Several of Colorado's sports teams are still adjusting to life in the Pac-12, looking up at a lot of teams and trying to compete.
Not the cross country team. The Buffs, in fact, are the team with the target Saturday at the Pac-12 Championships in Santa Clarita, Calif. Both the CU men and women are hoping to repeat as Pac-12 champs.
"I'm really excited," junior Jake Hurysz said. "We had a great showing at (pre-nationals in Louisville, Ky., on Oct. 13), and we've got a lot of confidence going in. We know Stanford is tough and Oregon is tough, but we're pretty tough too."
Led by Hurysz, a transfer from North Carolina who is in his first season with CU, the Buffs are the No. 2 team in the country. Stanford is just below them, though, at No. 3 and Oregon is at No. 8. UCLA is No. 15.
Hurysz began to blossom as a runner late in his high school career and then a year ago became the first North Carolina Tar Heel since 1997 to reach the NCAA championships. Disappointed with the direction of that program, though, Hurysz elected to leave and come to CU.
In Louisville, Hurysz was fourth in helping the Buffs to the team title.
"I'm running well and our team is running well and I put in the work over the summer," he said. "It's not necessarily a surprise that I'm running well right now; it's just I'm running more consistently. I'm training better and I'm racing smarter.
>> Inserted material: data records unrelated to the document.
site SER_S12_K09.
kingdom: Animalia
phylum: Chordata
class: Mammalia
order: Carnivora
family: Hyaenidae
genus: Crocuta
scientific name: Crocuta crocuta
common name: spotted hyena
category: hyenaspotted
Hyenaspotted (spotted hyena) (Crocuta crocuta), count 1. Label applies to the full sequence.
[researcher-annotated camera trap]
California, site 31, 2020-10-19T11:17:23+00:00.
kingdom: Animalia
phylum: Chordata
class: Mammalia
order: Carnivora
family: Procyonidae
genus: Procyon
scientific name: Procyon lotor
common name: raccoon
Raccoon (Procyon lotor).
That's a big factor for me."
He's not alone. Blake Theroux and Hugh Dowdy also finished among the top 12 in Louisville, while Pierce Murphy, Martin Medina, Aric Van Halen and Connor Winter were all among the top 35.
Stanford wasn't at that meet, though, and CU head coach Mark Wetmore knows the Buffs have to keep an eye on the Cardinal.
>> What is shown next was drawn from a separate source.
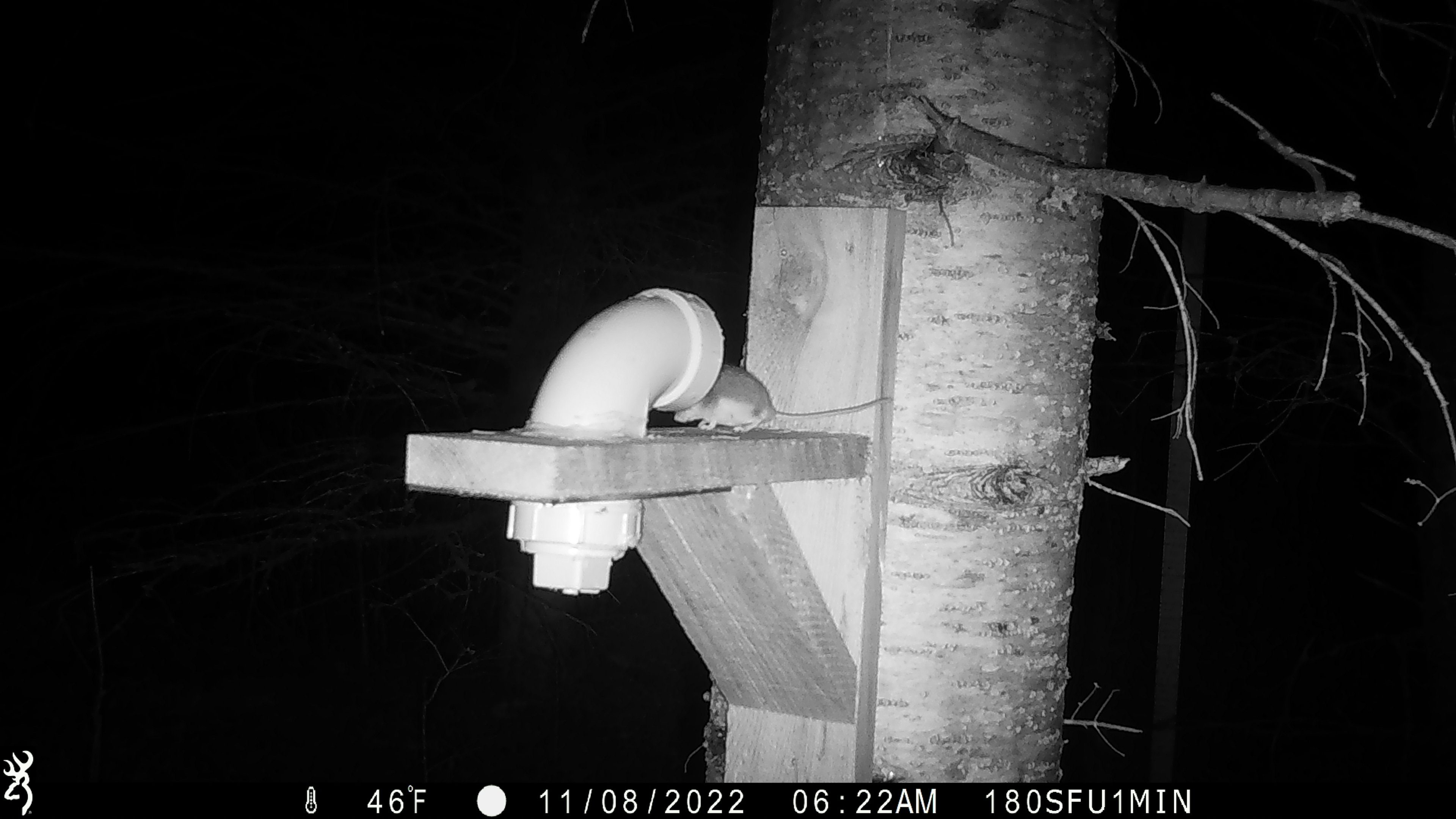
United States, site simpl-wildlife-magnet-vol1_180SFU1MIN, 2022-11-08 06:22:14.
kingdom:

"The two teams are very even," he said. "It'll come down to either who has a good day or who had a bad breakfast or who makes a mistake to determine the team champion for men."
He then added that Oregon "could have an excellent day and beat both of us."
Defending will be much more difficult for the women. They come in ranked No. 21 nationally, well below a quartet of Pac-12 foes: No. 3 Oregon, No. 4 Stanford, No. 5 Arizona and No. 6 Washington. UCLA is at No. 24.
Wetmore has always said that major upsets are rare in cross country.
"Realistically for us to finish higher than fifth would require something pretty big to go wrong with one of those front four teams," he said.
It helps the Buffs that 2012 Olympian Shalaya Kipp is rounding into form. She competed for the first time this fall in Louisville and finished 21st. With two more weeks of training, Kipp is now "closer to top form," Wetmore said.
Freshman Carrie Verdon feels the women's team has improved every week and simply hopes that progression continues.
"As a team, I think we can do a lot better than we did at pre-nats, which is exciting," she said. "We might not win, but just using it as another race to get experience in is really good."
CU will host the Pac-12 Championships in 2013. ... Over the years, the men's team has 23 conference and 18 second-place team finishes. The last time they were lower than second was 1990, when they finished sixth in the Big Eight. ... The women have 16 conference titles and seven second-place finishes. They've never been lower than sixth and from 1994-2011 finished first or second in every year except 2008 (fifth in Big 12). ... CU will compete in the NCAA Mountain Regional on Nov. 9 in Fort Collins.